INSTRUCTIONS –
A. List every kind of offering that the passage about Generac says the company produces.
B. Repeat the passage about Generac word for word, everything from "The creation of" down to "bullish on Generac.".

PASSAGE –
##############################
Such strategy, in conjunction with rising demand for energy solutions at a time where clean and sustainable energy is of concern to many, has led to impressive financial performance and a positive outlook toward the future, boasting an 18% revenue CAGR since 2010.
Generac, founded in 1959, produces power systems, solar and battery storage systems, advanced power grid software platforms, and smart devices such as home thermostats – to name just a few offerings.
The creation of the first automatic home standby generator is attributed to Generac’s efforts, but the business has since transformed into an energy empire, operating in over 150 countries and employing over 700 engineers.
I’m bullish on Generac.
Energetic Financial Performance
Investors may be eager to allow Generac to power their portfolios after a review of its recent financial performance.
Operating and net margins are currently 20.89% and 15.39%, respectively, which are significantly better than the industry as a whole. Similarly, the three-year revenue growth rate is 13.3%, with a three-year EBITDA growth rate of 21.8%.
This growth is enabled by the successful management of capital and strategic investments of Generac, as evident in a return on equity of 34.81% and a return on assets of 15.14%. This trend continues into the economic profit of the firm – or the difference between the return on invested capital and the weighted average cost of capital – currently at 12% and rising over recent years.
In Q3 2021, the company reported net sales increased 34% to $943 million, compared to $701 million in the third quarter of 2020. Consequently, net income was $132 million in Q3, translating into EPS of $1.93, up from $115 million and $1.82 for the same period last year.
This was offset, however, by a decline in cash flow from operations from $155 million in the previous year to $74 million, resulting in a subsequent decrease in free cash flow from $148 million to $42 million. While not ideal, Generac is still dedicated to increasing shareholder value, with $250 million remaining in its share repurchase program.
Looking toward the future, full-year 2021 guidance of net sales growth of approximately 47% to 57% is still in place. On the contrary, due to recent supply chain constraints and rising input costs, the net income margin for 2021 is now expected to be approximately 15% as opposed to the previous expected 15.5% to 16%.
##############################
DATA EXTRACT –
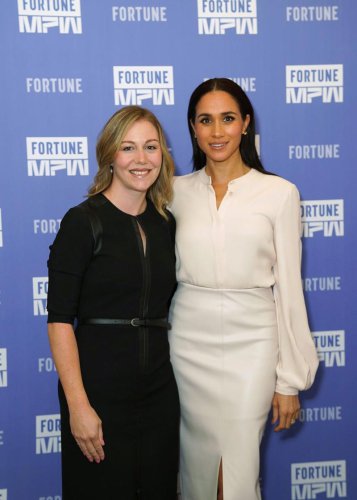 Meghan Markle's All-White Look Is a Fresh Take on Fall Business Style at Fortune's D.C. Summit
##############################
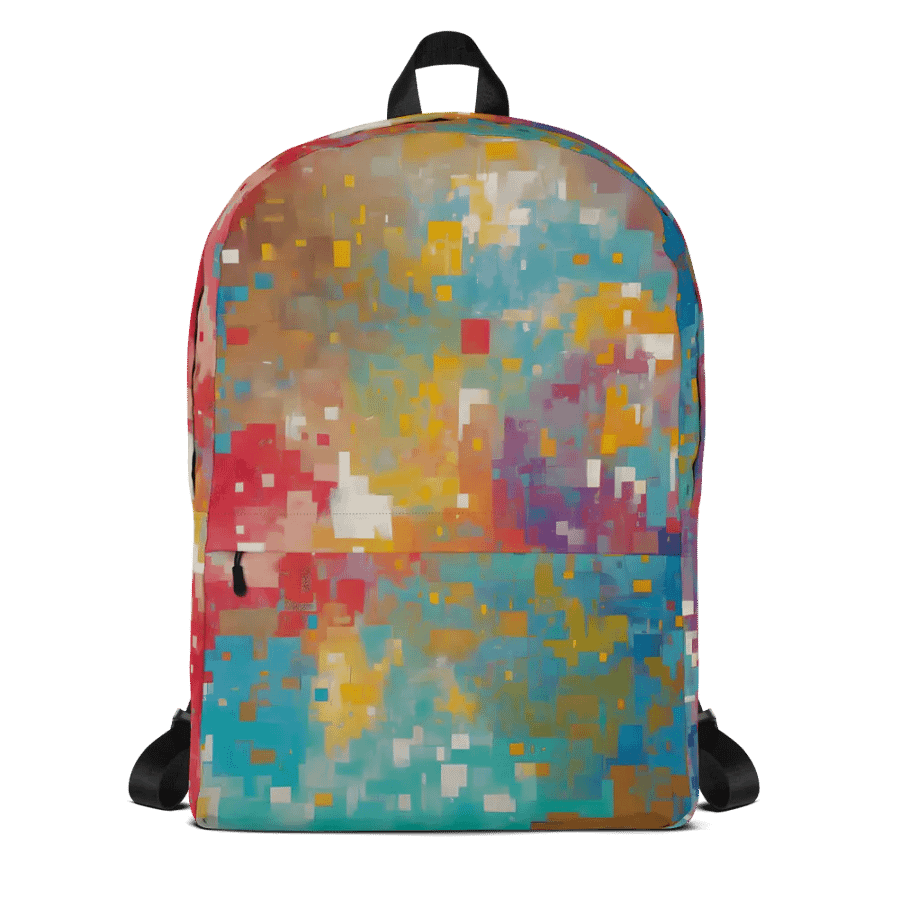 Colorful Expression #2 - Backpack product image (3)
##############################
ANSWERS TO EACH TASK –
A.
- Power systems
- Solar and battery storage systems
- Advanced power grid software platforms
- Smart devices such as home thermostats

B.
The creation of the first automatic home standby generator is attributed to Generac’s efforts, but the business has since transformed into an energy empire, operating in over 150 countries and employing over 700 engineers.
I’m bullish on Generac.